Mit dem Angebot „Schenk mir eine Geschichte – Family Literacy" leistet das Schweizerische Institut für Kinder- und Jugendmedien (SIKJM) seit 2006 Pionierarbeit im Bereich literaler Förderung für Familien mit Migrationshintergrund und damit einen Beitrag zur Chancengerechtigkeit für alle Kinder.

Eltern und Kinder im Vorschulalter besuchen regelmässig Geschichtenstunden in ihrer Herkunftssprache. Die Treffen werden von Bibliotheken, Integrationsvereinen, Schulen oder Gemeinden organisiert und finanziert. Kurse, Praxisbegleitungen und Austauschtreffen sorgen für die Qualität der Leseanimationen und die fachliche und persönliche Weiterentwicklung der Leseanimatorinnen.

Um das Angebot nachhaltig zu sichern und zu verankern, brauchen sowohl die Leseanimatorinnen als auch die Standortverantwortlichen in den nächsten Jahren weiterhin die fachliche Begleitung und Beratung des SIKJM. Die heutigen lokalen Projektträger leisten einen grossen Beitrag durch die Organisation und Finanzierung des Angebots vor Ort. Für die Pflege und fachliche Weiterentwicklung des schweizweiten Netzwerks „Schenk mir eine Geschichte“ ist weiterhin das SIKJM zuständig. Diesen Auf- und Ausbau des Projekts unterstützt die arcas.

Schenk mir eine Geschichte

Kontaktstelle für Arbeitslose Basel - Schlemmergarten

Die Idee zum Projekt Schlemmergarten kam von Langzeitarbeitslosen: Armutsbetroffene organisieren sich in Gemeinschaftsgärten für den Anbau und die Herstellung gesunder Nahrungsmittel. Die Kontaktstelle für Arbeitslose in Basel bietet seit 2010 Infrastruktur und Begleitung für das Projekt.

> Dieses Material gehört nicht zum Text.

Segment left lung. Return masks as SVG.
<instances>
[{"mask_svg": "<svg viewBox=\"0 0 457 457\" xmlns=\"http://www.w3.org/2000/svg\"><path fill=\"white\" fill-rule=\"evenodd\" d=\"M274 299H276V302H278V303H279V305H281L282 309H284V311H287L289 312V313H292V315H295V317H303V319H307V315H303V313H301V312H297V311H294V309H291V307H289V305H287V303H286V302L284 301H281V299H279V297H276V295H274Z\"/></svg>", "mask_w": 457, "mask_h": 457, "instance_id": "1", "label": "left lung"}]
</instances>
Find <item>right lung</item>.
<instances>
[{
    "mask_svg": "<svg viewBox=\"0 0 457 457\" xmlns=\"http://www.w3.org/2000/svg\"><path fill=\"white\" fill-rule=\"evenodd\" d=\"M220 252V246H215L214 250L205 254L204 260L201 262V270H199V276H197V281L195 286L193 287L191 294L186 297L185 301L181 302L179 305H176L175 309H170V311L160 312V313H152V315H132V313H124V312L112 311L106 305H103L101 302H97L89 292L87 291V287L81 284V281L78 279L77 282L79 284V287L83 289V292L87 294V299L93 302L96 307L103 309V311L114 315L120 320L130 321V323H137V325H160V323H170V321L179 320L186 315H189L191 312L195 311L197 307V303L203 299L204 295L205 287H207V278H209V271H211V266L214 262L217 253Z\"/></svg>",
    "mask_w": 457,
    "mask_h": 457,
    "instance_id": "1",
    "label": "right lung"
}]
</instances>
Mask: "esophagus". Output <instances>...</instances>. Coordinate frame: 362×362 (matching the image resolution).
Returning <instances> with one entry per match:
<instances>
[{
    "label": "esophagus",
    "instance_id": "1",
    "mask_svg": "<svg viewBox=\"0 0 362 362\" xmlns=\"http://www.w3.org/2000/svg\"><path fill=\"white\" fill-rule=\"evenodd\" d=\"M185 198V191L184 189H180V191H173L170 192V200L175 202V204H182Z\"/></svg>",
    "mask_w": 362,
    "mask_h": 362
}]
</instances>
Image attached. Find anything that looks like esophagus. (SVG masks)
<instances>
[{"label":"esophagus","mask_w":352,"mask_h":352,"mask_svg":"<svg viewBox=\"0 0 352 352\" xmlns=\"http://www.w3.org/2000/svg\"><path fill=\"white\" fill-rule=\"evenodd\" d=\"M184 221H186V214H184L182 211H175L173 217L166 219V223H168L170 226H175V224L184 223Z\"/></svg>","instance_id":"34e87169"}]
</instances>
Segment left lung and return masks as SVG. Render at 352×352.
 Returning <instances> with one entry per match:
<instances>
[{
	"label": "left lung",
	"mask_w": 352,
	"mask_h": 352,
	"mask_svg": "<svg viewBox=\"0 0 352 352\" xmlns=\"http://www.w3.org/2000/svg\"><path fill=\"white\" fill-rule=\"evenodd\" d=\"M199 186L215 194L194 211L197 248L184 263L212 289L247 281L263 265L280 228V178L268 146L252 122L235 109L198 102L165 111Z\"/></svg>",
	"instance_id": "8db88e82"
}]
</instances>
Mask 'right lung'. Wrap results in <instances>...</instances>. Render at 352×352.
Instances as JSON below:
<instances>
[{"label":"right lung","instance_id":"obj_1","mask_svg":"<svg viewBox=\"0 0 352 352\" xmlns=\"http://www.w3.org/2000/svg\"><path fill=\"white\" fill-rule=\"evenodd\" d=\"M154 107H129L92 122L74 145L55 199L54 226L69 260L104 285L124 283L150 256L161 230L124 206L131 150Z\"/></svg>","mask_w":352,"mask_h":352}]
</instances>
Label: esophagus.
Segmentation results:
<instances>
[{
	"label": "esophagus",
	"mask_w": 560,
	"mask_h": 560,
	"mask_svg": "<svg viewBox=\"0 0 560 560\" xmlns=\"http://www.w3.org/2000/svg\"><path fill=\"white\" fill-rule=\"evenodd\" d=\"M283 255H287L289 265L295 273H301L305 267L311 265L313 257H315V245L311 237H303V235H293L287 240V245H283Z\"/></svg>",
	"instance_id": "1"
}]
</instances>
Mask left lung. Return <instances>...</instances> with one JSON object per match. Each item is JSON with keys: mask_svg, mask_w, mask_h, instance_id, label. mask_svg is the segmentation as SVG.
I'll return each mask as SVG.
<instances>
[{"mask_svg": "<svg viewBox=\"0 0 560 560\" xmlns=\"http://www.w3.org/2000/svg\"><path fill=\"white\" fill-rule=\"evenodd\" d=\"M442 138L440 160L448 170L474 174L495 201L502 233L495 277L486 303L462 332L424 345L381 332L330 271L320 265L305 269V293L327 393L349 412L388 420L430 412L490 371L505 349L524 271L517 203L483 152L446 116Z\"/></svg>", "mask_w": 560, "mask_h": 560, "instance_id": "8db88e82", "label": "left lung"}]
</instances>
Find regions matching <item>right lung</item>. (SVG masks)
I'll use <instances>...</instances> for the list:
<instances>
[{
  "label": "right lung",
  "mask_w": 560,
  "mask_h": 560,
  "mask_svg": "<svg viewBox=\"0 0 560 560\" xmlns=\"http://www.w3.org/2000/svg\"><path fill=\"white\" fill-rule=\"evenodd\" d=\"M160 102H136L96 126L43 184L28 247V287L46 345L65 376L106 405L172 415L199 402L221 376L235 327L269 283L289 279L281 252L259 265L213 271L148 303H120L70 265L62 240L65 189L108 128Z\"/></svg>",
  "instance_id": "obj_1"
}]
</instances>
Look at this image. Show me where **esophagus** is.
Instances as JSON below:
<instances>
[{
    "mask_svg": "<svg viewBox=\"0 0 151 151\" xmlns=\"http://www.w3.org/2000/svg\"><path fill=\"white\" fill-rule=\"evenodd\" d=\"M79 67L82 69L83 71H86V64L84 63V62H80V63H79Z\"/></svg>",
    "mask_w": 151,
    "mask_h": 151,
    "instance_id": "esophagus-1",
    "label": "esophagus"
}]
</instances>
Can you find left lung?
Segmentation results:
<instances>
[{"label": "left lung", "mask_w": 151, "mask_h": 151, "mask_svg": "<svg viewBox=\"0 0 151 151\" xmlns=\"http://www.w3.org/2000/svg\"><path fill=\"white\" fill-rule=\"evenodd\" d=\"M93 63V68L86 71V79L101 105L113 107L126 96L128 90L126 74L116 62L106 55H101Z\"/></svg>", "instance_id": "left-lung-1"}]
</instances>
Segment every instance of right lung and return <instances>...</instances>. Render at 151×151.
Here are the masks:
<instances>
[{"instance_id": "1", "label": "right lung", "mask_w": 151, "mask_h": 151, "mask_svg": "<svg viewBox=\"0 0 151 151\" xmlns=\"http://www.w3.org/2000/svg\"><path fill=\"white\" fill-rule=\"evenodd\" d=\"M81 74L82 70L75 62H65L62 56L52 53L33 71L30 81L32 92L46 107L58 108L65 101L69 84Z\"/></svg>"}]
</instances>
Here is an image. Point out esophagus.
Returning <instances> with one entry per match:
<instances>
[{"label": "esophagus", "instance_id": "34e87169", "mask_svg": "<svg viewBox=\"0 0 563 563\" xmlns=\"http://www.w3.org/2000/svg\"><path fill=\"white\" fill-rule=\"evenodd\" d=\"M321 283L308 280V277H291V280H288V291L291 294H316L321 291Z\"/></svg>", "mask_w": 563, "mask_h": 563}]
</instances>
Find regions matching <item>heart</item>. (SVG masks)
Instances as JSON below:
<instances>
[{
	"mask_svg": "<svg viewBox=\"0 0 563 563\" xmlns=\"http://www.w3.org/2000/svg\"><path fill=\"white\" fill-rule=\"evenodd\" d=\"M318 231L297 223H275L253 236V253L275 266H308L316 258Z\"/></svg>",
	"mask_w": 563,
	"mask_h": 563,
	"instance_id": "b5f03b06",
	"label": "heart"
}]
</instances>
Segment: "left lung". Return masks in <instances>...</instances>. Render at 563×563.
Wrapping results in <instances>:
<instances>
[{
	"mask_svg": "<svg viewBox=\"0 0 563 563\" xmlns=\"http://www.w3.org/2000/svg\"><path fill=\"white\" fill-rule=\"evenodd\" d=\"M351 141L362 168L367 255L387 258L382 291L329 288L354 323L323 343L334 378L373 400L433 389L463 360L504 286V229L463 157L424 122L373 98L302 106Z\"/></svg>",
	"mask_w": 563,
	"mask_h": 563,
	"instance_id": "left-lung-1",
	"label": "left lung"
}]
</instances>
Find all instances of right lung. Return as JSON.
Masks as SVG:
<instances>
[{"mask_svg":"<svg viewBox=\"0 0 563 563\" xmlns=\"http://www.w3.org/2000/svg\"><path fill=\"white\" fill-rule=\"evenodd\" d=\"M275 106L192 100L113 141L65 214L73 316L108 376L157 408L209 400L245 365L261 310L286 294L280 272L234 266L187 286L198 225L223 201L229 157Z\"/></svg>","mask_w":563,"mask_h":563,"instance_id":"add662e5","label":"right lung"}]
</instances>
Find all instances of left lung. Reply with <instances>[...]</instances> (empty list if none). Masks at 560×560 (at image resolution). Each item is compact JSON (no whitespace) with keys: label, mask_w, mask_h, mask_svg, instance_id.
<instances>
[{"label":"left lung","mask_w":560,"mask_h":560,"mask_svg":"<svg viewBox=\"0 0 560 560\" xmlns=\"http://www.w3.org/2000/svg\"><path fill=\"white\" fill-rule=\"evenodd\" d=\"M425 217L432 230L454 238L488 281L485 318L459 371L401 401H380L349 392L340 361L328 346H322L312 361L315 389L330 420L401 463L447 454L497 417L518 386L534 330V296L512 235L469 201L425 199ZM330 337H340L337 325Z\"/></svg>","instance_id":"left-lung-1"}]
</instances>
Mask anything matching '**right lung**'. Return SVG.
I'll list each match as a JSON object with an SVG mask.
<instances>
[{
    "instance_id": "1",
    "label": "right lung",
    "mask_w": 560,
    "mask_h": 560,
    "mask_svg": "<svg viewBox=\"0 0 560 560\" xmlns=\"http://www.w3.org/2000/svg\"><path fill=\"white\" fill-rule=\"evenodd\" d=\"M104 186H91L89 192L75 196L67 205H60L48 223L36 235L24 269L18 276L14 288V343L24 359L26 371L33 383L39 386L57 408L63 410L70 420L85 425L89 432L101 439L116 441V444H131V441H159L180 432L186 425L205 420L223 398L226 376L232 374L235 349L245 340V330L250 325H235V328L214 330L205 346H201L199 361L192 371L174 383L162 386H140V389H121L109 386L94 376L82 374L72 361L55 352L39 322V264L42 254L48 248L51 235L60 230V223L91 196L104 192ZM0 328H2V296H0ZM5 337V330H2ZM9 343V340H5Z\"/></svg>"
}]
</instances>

Dank der behutsamen Förderung der Selbstorganisation, werden heute drei Gemeinschaftsgärten rege genutzt und vielfältig belebt. Rund 40 Frauen und 20 Männer im Alter von 35 bis 60 Jahren waren und sind aktiv. Dazu kommt ein grosser Kreis Interessierter, Besucher, und beratenden Sympathisantinnen. Die Aktiven sind Erwerbslose oder Armutsbetroffene, die Sozialhilfe oder IV beziehen, aber zum Teil auch gar keine Unterstützung erhalten, darunter einige psychisch beeinträchtigte Menschen. Etwa die Hälfte hat einen Migrationshintergrund. Im Garten entstehen nicht nur gesunde Lebensmittel, die sich die Aktiven sonst nicht leisten könnten. Der Garten ermöglicht den Beteiligten, oft seit Jahren marginalisierten Personen, ihre Kompetenzen einzubringen und sich als Teil einer Gemeinschaft zu erleben. Er ist so zugleich ein vielfältiger Lernort für soziale und fachliche Kompetenzen als auch ein Ort der Gesundung und Erholung. Die Gemeinschaftsgärten des „Schlemmergarten“ stehen für die kommenden Jahre vor der Herausforderung, für das Projekt eine nachhaltige Finanzierung zu finden.

Durch die Unterstützung der arcas wird die Stelle für die fachliche und psychosoziale Begleitung sowie für die Entwicklungsarbeit während 3 Jahren gesichert.